Abramovitsch Sorel was forced to leave the Berlin State Opera by the Nazis due to her Jewish heritage and Communist leanings. She left Germany for Poland in 1933 where she soon won first prize at the international solo dance competition in Warsaw for her performance of Salomé's dance of the seven veils. From 1933–1939 she taught dance and directed student productions at Warsaw's advanced dance school. She also actively performed in Poland during those years, often appearing with dancer George Groke with whom she gave performance tours to Palestine and the United States during the 1930s. At the outbreak of World War II she emigrated from Poland to Brazil. She attempted to start a dance academy in that nation but was unsuccessful.

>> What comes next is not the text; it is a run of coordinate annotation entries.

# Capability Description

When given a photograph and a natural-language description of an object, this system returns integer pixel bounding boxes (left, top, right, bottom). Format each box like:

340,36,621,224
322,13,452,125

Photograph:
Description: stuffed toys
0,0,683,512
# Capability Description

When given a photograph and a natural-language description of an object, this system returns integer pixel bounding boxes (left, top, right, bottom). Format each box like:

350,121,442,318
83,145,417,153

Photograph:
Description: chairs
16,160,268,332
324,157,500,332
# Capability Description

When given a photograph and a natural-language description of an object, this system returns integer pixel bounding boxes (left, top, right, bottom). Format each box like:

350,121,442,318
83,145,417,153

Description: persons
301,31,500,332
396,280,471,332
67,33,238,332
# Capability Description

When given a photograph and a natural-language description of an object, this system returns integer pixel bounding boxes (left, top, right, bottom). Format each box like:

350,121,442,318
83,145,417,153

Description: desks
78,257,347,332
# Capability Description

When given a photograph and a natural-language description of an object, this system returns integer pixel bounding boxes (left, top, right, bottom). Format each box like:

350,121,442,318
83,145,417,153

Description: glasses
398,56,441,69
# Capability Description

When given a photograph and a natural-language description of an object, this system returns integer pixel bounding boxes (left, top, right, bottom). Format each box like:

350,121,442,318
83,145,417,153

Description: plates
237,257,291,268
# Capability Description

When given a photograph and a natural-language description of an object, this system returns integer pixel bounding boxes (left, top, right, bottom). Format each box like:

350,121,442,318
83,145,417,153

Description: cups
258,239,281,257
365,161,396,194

==Career in Canada and later years in Poland==
In 1944 Abramovitsch Sorel emigrated to Canada with her husband, the author Michał Choromański. The couple settled in Montréal and Sorel soon opened a number of dance studios in the area, including studios in Westmount, Shawinigan, and Trois-Rivières. At the latter studio she frequently presented her most gifted students in recital, often dancing herself.

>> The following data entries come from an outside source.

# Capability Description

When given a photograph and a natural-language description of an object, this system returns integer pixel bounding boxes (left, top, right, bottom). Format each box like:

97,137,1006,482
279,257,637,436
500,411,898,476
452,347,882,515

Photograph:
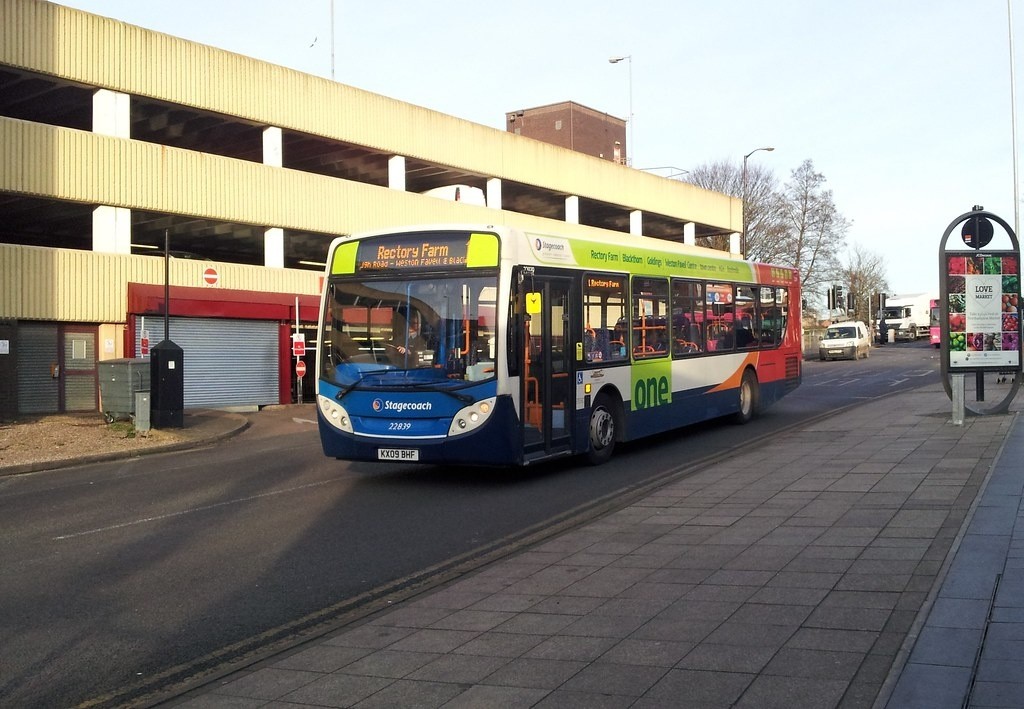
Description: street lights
610,54,633,168
744,148,775,259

Abramovitsch Sorel quickly established herself as an important choreographer and dancer in the Québec region, now using the stage name "Ruth Sorel". She formed the Les Ballets Ruth Sorel which had a triumphant success representing Québec at the first Canadian Ballet Festival (CBF) in 1948 in Winnipeg. Later the National Film Board of Canada's documentary of the CBF included sequences from her celebrated Mea Culpa Mea Culpa, a medieval mystery. Sorel's dance company performed her choreography on tours in Canada and in the United States, notably giving performances at dance festivals in New York City and at Montréal's Chalet du Mont-Royal. In 1949 she had a major success in Montreal with La Gaspésienne, the first choreography with Québécois content, which used music by Pierre Brabant. The ballet was given performances in Toronto, New York City, and at the Great Theatre, Warsaw in 1950.

In 1955 Abramovitsch Sorel and her husband left Canada suddenly for Poland. She lived in Warsaw for the remainder of her life. She died there in 1974 at the age of 66.